Bupropion Bluefish may affect some urine tests used to detect other drugs. If you need to have a urine test tell your doctor or hospital that you are taking Bupropion Bluefish.

Pregnancy and breastfeeding

Do not use Bupropion Bluefish if you are pregnant, think you may be pregnant, or are planning to have a baby unless your doctor tells you to. Ask your doctor or pharmacist for advice before taking this medicine. Some, but not all, studies have reported an increased risk of birth defects, especially heart failure, in children whose mothers took Bupropion Bluefish. It is not known if these are due to the use of Bupropion Bluefish.

The ingredients in Bupropion Bluefish can pass into breast milk. You should consult your doctor or pharmacist before taking Bupropion Bluefish.

Driving and using machines

If Bupropion Bluefish makes you dizzy or dizzy, do not drive or use any tools or machines.

You are responsible for assessing whether you are fit to drive a motor vehicle or perform work that requires sharpened attention. One of the factors that can affect your ability in these respects is the use of drugs due to their effects and/or side effects. Descriptions of these effects and side effects can be found in other sections. Read all the information in this leaflet for guidance. If you are not sure, talk to your doctor or pharmacist.

3. How to take Bupropion Bluefish

Always take this medicine exactly as your doctor or pharmacist has told you. What is stated below are normal dosages while the doctor’s prescription is personal to you. Ask your doctor or pharmacist if you are unsure.

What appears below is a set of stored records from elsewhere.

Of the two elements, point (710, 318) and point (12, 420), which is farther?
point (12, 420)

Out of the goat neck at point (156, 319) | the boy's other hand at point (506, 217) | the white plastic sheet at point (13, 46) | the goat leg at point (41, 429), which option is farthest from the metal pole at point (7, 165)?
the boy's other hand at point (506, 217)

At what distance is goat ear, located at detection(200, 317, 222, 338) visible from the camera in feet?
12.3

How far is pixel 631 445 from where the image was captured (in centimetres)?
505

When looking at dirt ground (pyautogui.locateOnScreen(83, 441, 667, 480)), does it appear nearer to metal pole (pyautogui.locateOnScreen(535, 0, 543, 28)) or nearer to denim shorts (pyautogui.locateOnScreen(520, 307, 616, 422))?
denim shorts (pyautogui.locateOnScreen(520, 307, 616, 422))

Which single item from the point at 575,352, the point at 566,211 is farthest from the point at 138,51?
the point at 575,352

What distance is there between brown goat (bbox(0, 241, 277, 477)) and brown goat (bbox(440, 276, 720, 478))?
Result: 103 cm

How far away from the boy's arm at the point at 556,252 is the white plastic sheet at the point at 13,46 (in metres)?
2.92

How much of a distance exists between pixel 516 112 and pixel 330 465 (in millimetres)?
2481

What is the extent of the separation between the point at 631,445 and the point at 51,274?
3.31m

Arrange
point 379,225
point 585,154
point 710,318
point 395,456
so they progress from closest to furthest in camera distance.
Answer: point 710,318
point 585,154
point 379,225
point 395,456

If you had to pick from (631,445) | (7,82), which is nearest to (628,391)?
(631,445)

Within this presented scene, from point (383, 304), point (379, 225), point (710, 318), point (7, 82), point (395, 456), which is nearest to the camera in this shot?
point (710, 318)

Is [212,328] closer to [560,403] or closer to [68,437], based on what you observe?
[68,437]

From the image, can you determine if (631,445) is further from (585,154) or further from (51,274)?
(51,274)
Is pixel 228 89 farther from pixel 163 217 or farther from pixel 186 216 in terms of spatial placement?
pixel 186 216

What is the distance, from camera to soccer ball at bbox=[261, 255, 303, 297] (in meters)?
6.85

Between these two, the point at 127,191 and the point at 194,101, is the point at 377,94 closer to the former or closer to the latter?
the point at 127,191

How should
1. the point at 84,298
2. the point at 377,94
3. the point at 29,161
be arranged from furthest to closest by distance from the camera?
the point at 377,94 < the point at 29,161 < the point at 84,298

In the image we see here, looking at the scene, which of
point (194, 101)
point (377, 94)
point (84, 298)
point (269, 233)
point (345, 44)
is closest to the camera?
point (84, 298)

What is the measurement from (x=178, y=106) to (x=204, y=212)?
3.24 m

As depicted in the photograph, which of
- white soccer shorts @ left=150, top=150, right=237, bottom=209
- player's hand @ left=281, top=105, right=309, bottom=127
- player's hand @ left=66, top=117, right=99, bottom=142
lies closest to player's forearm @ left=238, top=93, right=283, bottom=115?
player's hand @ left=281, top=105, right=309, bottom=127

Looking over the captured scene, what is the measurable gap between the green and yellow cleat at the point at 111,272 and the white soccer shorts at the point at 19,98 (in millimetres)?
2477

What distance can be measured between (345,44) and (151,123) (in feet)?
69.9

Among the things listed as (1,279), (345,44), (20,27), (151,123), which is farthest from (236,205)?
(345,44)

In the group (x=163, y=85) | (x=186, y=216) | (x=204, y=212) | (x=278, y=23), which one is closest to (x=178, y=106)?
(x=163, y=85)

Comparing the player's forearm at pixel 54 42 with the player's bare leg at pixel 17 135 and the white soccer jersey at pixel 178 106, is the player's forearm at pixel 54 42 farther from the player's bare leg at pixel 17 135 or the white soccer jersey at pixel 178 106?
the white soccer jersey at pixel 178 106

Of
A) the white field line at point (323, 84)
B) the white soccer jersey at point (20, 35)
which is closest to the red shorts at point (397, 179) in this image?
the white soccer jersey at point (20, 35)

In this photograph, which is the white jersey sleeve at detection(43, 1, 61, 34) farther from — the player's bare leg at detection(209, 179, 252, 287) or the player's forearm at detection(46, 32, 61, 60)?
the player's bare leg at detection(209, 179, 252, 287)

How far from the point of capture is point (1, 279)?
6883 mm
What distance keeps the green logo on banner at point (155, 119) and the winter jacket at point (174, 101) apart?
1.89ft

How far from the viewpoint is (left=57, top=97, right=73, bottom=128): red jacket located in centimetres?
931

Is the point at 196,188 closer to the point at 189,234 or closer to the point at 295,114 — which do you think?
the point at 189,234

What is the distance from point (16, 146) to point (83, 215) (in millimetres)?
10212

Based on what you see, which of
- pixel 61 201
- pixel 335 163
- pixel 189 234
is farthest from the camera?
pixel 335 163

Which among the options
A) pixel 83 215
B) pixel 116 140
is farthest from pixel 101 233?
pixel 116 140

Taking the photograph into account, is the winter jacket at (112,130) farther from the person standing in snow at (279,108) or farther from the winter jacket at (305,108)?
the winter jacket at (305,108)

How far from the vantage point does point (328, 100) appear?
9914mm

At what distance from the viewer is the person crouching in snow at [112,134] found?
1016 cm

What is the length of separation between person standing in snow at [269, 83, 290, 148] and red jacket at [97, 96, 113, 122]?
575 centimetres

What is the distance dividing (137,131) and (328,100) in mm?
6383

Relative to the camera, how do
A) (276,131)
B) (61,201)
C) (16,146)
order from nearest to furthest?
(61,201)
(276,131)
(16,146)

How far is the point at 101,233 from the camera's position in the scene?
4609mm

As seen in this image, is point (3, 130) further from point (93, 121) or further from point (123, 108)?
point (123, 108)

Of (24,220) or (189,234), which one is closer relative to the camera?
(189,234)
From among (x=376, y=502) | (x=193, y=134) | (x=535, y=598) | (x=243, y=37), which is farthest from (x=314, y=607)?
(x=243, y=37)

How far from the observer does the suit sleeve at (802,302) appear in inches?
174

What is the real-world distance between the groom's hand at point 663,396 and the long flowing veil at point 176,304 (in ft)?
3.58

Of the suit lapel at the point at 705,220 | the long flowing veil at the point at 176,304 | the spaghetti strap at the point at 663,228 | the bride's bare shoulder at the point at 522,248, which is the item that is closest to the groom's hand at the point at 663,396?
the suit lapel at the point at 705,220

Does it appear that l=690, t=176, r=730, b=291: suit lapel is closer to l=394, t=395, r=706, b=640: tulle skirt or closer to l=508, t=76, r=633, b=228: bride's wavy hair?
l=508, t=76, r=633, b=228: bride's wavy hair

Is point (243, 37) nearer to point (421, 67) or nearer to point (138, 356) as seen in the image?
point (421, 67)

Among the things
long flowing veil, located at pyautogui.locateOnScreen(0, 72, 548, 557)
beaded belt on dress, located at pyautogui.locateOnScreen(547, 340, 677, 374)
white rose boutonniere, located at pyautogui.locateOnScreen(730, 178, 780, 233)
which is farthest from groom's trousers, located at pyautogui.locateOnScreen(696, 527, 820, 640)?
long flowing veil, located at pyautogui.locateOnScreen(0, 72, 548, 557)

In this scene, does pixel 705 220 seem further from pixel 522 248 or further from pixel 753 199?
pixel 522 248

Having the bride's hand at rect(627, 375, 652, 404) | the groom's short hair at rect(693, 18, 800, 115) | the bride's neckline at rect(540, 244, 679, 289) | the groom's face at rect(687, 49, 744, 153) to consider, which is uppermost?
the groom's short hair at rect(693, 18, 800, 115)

It may take some time before you feel better. It takes time, sometimes weeks or months, before the drug reaches full effect. When you start to feel better, your doctor may advise you to continue taking Bupropion Bluefish to prevent the recurrence of depression.

How much to take

Bupropion Bluefish is only available in strength of 300 mg. For a dose of 150 mg, use an alternative suitable product available on the market.

The usual recommended dose for adults only is one 150 mg tablet per day.

Your doctor may increase your dose to 300 mg per day if your depression does not improve after several weeks.

Take your dose of Bupropion Bluefish in the morning. Do not take Bupropion Bluefish more than once a day.

The tablet is covered with a shell that slowly releases the drug inside your body. You may notice something in your stool that looks like a tablet. This is the empty shell that has passed your body.

Swallow your tablets whole. The tablets should not be chewed, crushed, or divided – if you do, there is a risk of overdose as the drug gets into your body too quickly. This can lead to an increased risk of side effects , including seizures.

Some people keep the dosage at 150 mg per day throughout the treatment period. Your doctor may have prescribed this dosage if you have liver or kidney problems.

How long to take

Only you and your doctor can decide how long you should take Bupropion Bluefish. It may take weeks or months of treatment before you notice any improvement. Discuss your symptoms regularly with your doctor to determine how long you should take the medicine. When you start to feel better, your doctor may advise you to continue using Bupropion Bluefish to prevent the recurrence of depression.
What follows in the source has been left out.